Сохранённый материал из коллекции
____________________

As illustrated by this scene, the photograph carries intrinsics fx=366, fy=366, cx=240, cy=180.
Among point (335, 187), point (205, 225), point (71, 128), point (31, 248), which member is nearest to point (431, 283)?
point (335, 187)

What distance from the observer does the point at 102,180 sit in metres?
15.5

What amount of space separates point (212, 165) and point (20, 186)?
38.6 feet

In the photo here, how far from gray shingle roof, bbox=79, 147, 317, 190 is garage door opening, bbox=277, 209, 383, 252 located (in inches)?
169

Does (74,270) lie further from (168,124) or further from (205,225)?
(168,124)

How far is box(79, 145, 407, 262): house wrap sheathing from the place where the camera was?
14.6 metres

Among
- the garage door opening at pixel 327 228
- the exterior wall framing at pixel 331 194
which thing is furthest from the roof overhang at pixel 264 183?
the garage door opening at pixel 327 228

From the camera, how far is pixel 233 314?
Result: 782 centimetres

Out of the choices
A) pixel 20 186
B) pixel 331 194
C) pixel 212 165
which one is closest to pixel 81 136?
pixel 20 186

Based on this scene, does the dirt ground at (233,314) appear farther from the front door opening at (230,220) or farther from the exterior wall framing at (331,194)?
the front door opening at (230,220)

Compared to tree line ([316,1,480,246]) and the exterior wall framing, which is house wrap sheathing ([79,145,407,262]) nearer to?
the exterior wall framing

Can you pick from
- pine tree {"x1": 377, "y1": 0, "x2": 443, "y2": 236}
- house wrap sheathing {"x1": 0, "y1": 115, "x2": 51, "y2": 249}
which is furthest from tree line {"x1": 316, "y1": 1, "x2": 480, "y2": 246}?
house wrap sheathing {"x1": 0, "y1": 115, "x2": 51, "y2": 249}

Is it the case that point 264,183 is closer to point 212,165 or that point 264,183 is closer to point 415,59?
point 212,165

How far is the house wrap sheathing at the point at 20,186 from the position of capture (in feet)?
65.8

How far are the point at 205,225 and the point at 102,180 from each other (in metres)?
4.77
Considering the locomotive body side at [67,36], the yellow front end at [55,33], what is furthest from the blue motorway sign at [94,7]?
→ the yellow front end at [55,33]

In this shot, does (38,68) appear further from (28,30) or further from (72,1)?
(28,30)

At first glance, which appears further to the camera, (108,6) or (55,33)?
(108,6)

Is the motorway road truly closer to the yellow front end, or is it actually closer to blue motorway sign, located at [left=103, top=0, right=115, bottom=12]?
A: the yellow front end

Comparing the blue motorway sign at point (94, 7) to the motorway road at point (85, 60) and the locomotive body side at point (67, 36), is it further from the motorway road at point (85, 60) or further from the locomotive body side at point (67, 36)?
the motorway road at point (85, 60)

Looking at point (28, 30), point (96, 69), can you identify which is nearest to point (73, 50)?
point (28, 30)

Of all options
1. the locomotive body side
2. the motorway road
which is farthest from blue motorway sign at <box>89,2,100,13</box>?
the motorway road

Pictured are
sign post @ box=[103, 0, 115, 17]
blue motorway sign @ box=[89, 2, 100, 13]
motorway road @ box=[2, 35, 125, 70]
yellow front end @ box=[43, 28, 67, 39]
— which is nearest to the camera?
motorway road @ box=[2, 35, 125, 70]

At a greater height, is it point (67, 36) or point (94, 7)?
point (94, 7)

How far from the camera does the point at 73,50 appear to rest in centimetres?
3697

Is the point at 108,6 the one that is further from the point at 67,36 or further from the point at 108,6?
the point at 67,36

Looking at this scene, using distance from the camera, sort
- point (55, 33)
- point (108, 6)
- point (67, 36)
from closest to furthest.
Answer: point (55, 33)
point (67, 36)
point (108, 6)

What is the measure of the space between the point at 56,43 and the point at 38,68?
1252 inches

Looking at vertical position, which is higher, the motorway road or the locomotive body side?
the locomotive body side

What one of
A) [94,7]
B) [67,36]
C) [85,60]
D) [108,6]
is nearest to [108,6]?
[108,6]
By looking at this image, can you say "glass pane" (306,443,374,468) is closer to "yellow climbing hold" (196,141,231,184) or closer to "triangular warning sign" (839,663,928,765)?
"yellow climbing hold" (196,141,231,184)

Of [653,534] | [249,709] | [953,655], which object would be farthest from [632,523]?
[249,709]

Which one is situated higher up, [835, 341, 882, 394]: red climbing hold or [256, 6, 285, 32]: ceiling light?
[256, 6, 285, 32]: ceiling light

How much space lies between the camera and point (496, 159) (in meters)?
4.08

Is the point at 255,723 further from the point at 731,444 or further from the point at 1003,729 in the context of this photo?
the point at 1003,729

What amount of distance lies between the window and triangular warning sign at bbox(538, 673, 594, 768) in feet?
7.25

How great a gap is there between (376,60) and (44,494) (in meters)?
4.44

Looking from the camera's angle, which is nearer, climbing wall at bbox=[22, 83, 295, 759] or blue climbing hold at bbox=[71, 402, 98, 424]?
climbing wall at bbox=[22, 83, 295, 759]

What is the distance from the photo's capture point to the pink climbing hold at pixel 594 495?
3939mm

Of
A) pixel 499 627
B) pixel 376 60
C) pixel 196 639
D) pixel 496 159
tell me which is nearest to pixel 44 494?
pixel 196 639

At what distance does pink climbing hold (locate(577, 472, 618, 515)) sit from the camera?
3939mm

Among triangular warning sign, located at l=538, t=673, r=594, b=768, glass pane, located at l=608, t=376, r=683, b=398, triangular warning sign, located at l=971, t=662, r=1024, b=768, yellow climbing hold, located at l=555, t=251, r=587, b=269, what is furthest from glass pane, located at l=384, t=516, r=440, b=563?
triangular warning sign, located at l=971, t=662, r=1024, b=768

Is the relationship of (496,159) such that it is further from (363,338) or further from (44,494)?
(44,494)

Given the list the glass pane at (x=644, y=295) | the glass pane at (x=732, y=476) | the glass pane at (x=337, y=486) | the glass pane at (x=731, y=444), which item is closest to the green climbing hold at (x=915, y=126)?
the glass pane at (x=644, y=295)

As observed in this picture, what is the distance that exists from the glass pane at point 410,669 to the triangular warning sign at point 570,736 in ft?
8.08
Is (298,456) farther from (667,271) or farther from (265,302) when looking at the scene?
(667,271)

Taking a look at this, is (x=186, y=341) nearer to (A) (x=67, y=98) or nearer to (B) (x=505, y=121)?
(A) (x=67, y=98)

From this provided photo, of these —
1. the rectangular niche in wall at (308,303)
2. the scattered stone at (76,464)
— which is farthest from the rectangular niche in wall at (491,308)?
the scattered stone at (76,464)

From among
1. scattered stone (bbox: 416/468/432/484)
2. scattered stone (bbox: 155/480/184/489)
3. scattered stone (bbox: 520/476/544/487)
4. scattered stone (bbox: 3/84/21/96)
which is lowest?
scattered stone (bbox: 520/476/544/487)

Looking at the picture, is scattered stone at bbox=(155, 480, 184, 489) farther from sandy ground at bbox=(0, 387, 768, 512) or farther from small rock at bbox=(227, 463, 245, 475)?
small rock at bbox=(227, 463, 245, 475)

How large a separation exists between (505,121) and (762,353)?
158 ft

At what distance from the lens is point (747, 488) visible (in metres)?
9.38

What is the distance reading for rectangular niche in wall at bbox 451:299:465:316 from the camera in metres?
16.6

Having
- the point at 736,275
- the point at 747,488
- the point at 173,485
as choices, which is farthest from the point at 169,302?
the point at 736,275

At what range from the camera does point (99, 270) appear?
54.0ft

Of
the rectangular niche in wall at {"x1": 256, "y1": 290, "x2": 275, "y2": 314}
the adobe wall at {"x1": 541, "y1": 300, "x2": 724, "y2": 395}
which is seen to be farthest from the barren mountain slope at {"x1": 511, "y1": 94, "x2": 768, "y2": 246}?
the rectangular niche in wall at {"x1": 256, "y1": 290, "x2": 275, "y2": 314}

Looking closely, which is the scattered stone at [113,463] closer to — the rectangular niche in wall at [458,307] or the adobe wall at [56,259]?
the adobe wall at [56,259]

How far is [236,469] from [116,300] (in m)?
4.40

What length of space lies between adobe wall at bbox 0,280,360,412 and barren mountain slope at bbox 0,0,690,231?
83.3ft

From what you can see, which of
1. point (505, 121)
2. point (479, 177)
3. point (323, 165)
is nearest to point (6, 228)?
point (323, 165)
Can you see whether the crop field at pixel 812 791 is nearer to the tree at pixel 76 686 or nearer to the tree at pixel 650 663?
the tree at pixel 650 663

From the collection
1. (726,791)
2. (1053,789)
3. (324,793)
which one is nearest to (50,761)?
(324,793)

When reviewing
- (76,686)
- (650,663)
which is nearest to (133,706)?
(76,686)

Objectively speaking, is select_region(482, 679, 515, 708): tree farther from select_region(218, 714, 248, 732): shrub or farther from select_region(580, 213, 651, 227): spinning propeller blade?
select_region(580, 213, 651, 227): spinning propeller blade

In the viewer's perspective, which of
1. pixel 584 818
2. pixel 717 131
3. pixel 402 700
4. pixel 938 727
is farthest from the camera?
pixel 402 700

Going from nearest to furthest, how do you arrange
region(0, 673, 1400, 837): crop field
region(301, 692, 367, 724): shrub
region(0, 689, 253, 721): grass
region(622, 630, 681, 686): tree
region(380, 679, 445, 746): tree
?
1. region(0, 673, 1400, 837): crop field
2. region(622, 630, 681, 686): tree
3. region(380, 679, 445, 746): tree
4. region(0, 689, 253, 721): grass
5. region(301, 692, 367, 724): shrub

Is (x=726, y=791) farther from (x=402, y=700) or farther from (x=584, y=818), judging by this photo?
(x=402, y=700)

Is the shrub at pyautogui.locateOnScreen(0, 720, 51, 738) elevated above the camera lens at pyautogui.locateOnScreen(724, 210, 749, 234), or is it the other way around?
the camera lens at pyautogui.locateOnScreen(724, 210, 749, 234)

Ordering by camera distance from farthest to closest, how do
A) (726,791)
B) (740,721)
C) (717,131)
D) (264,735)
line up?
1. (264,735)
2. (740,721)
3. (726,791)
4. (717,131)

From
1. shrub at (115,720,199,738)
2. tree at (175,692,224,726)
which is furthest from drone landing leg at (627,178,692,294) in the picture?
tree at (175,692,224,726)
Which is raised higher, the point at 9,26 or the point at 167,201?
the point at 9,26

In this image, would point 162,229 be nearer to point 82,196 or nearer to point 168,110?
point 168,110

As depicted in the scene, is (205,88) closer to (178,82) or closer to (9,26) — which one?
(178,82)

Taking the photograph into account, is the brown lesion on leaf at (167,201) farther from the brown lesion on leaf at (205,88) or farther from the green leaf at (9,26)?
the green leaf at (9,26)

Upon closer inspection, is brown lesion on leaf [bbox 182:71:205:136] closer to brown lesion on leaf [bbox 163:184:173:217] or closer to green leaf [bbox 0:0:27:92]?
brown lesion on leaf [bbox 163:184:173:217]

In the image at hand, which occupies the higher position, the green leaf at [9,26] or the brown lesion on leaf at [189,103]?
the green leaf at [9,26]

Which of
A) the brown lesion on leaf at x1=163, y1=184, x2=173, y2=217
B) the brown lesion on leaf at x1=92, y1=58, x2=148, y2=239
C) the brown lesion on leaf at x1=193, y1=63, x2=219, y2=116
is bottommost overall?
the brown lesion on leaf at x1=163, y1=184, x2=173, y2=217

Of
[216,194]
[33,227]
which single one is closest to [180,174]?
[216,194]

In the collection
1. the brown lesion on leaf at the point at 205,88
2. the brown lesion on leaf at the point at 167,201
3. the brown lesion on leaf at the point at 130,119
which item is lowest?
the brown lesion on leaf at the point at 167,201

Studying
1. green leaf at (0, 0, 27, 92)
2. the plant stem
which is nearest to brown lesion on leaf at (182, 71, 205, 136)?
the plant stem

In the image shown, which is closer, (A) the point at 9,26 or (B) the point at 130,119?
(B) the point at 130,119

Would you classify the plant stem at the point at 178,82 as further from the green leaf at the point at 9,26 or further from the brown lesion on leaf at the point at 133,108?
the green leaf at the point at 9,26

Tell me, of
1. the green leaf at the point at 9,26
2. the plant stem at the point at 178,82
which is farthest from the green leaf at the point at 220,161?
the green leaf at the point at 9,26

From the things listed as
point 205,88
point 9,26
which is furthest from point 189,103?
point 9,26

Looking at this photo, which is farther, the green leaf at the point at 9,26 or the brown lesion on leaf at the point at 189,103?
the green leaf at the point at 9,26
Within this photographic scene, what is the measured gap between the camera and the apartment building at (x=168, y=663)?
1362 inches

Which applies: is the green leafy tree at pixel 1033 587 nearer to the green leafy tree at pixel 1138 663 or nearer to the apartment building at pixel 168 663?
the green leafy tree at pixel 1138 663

____________________

Извлеките без изменений строки материала, начиная со строки, где есть «At first glance, which», и заканчивая строкой, где есть «A: the yellow front end», включая обе.

At first glance, which appears further to the camera, (108,6) or (55,33)?
(108,6)

Is the motorway road truly closer to the yellow front end, or is it actually closer to blue motorway sign, located at [left=103, top=0, right=115, bottom=12]?
A: the yellow front end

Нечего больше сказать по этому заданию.